» **What this task involves**
How many lines in the data below contain the string "between", matching case exactly? Reply with the number alone.

» **Data provided**
########################################
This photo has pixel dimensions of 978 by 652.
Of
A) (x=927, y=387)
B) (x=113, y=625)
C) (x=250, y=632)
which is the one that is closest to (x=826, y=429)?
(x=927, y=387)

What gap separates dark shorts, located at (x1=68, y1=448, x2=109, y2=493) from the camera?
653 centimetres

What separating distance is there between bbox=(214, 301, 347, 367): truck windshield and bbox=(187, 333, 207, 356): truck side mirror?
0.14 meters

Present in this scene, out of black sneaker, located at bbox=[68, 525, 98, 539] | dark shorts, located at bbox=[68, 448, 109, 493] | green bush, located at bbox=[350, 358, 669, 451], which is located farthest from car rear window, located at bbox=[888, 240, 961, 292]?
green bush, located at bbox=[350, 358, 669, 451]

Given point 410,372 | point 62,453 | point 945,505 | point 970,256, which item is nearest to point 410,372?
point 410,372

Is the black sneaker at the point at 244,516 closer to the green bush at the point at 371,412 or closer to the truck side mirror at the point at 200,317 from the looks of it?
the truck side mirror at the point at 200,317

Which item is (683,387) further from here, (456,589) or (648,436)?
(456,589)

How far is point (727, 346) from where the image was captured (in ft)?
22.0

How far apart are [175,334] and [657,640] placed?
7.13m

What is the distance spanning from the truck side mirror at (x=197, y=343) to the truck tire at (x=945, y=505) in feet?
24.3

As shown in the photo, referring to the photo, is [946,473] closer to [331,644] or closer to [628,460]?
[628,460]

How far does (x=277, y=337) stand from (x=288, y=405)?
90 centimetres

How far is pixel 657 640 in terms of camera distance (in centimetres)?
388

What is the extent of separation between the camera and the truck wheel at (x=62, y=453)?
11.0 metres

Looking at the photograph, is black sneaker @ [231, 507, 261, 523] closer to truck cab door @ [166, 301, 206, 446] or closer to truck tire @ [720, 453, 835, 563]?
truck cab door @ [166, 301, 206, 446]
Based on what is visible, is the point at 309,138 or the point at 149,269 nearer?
########################################
» **Answer**
2